I have mixed feelings on all this. I really don’t want her to die. Duh. But given that it’s going to happen as a result of ALS, at some point I want it to go quick. There’s some serious suckage involved with ALS. ALS is not a quick thing, even in the fastest cases. This is not like when Matt died, which was instantaneous. ALS is relatively, though not completely, painless. That’s about the only good part of it. You go progressively more paralyzed. Just as soon as you get things figured out at one stage, you have to redo everything. I don’t remember if I posted this, but my sister is pregnant. I’m hoping that mom lives long enough to be able to hold the kiddo. Due date is in September. Not sure when it’s realistic for him/her to travel to visit. I know that would mean a ton to her to hold him. I just hope it doesn’t suck too much along the way. My mom can, already has, handled a lot.

As for me, you can tell by reading this that I have some really serious grief issues going on. I’m depressed. I’m losing myself in books and light banter with the folks at the Black Drop, an awesome Bellingham coffee shop. All my friends have been awesome. I can’t thank you all enough.

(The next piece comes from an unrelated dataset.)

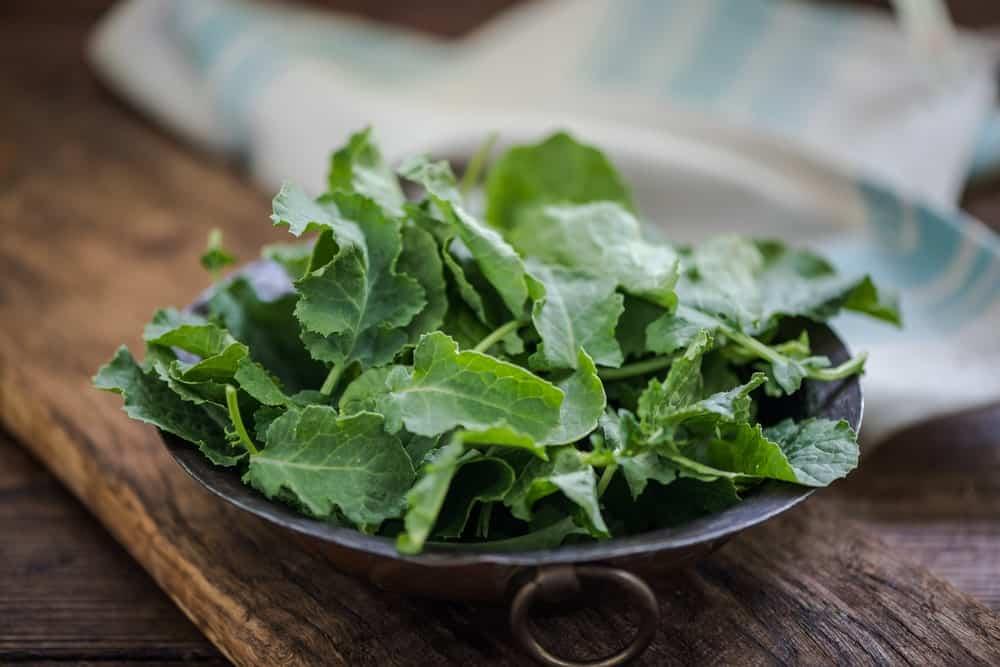 Baby kale leaves in a rustic bowl.
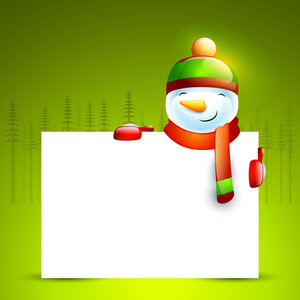 Cute smiling snowman holding blank board on fir trees decorated shiny green background for Merry Christmas celebration.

I really wish I had a girl to curl up with who would just tell me everything is going to be okay. There’s been the opportunity, but it was just too hard for me to open up and be vulnerable with women I don’t have with whom I don’t have that existing relationship. (No, I’m not gonna make the grammar in that sentence make more sense.)

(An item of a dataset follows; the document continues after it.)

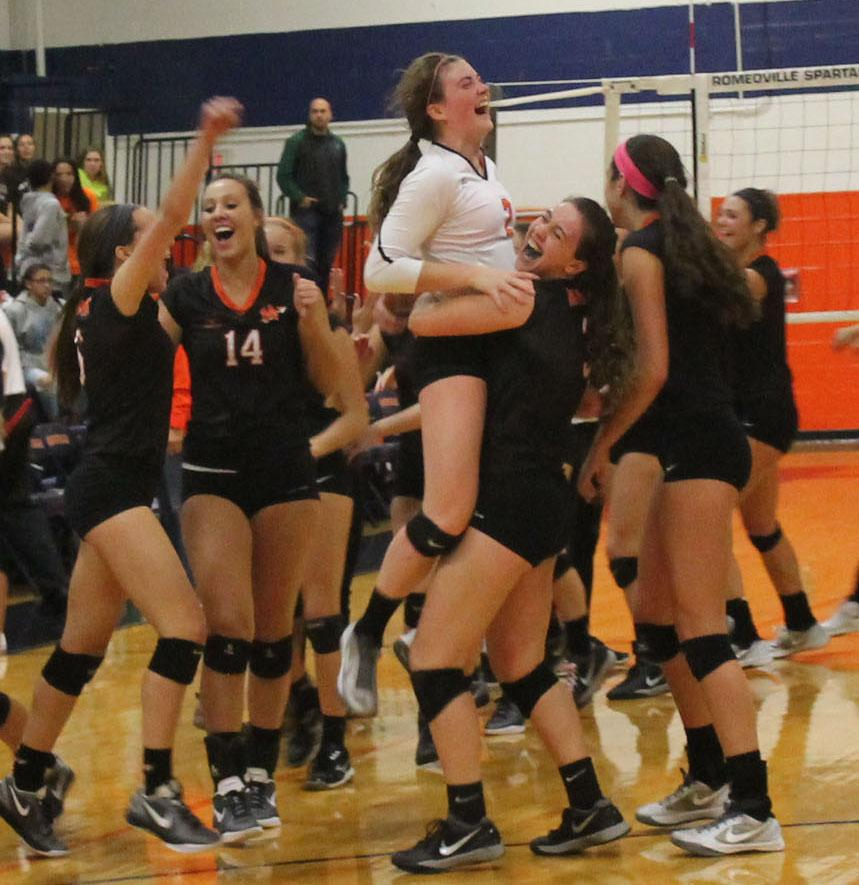 The+girl+volleyball+team+celebrates+their+win+over+Plainfield+Central+on+Nov.+3.+Minooka+won+the+sectional+title.+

I’ve also kind of foregone much contact with all but the closest of friends when I’m in Seattle. That’s been hard, but it’s harder to deal with constantly repeating what’s going on with my mom. I don’t mind telling people, though if I did it might make this all easier. But I hate the repetition. I hate when people argue with me or give me advice I’ve already rejected. Jason says I should just say doing fine and move on cause people really don’t want to know, don’t know how to talk, and really just want that answer anyway. It’s not really my nature though to make okay when I’m not. I may try it his way yet.

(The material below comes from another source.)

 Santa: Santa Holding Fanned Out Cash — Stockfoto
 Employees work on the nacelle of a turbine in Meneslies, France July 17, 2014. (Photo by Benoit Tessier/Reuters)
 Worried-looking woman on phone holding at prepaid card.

My close friends know me well enough to handle me pretty well, so I’ve been sticking to them. Though even then sometimes things aren’t all rosey. I want to yell at them Do I have to explain exactly what I need? Can’t you just know? Which would be bad. There’d be hard feelings. Plus, part of the reason I want people to know exactly what I need is that I really don’t know myself. Really though, these folks have been great. I’m just fucked up.

Things I need to do; can’t say I’ll actually do them though:

  • Try out social activities here.
  • Find a counselor here.
  • Get some exercise.

So yeah, that’s the dump. Doing about as well as can be expected given the situation and the shit I’m not doing that I should.

I love you Joe and Sara.
I love you Deirdre.
I love you Erin.
I love you Kim.
I love you Jason.

I love you mom.

As Stan Lee wrote, ’nuff said. (Hah!)

Trackball

My mom’s right hand has become not very useful. However, she can still use her arm. So I ordered a trackball for her to use instead of a mouse. Overall she liked it. But it stuck horizontally, so it has to be replaced. The company sent one out, without hassle. It should arrive next week.

The tentative plan is to use the trackball in combination with a foot switch to replace the mouse button.

Denial is not a strategy

I took mom to the speech therapist this morning. She was supposed to help us organize the buttons on my mom’s dynavox (her speech device) so she could find them.

But the upshot is that my mom just doesn’t want to use them. It’s too slow, hard, and limiting. She wants to type or write. She’s wordy. Really really wordy. But she can’t type very fast already.

In a few months, she won’t be able to type or write. And she doesn’t want to use any other method. She already can’t use her right hand more than a couple of half hours each day.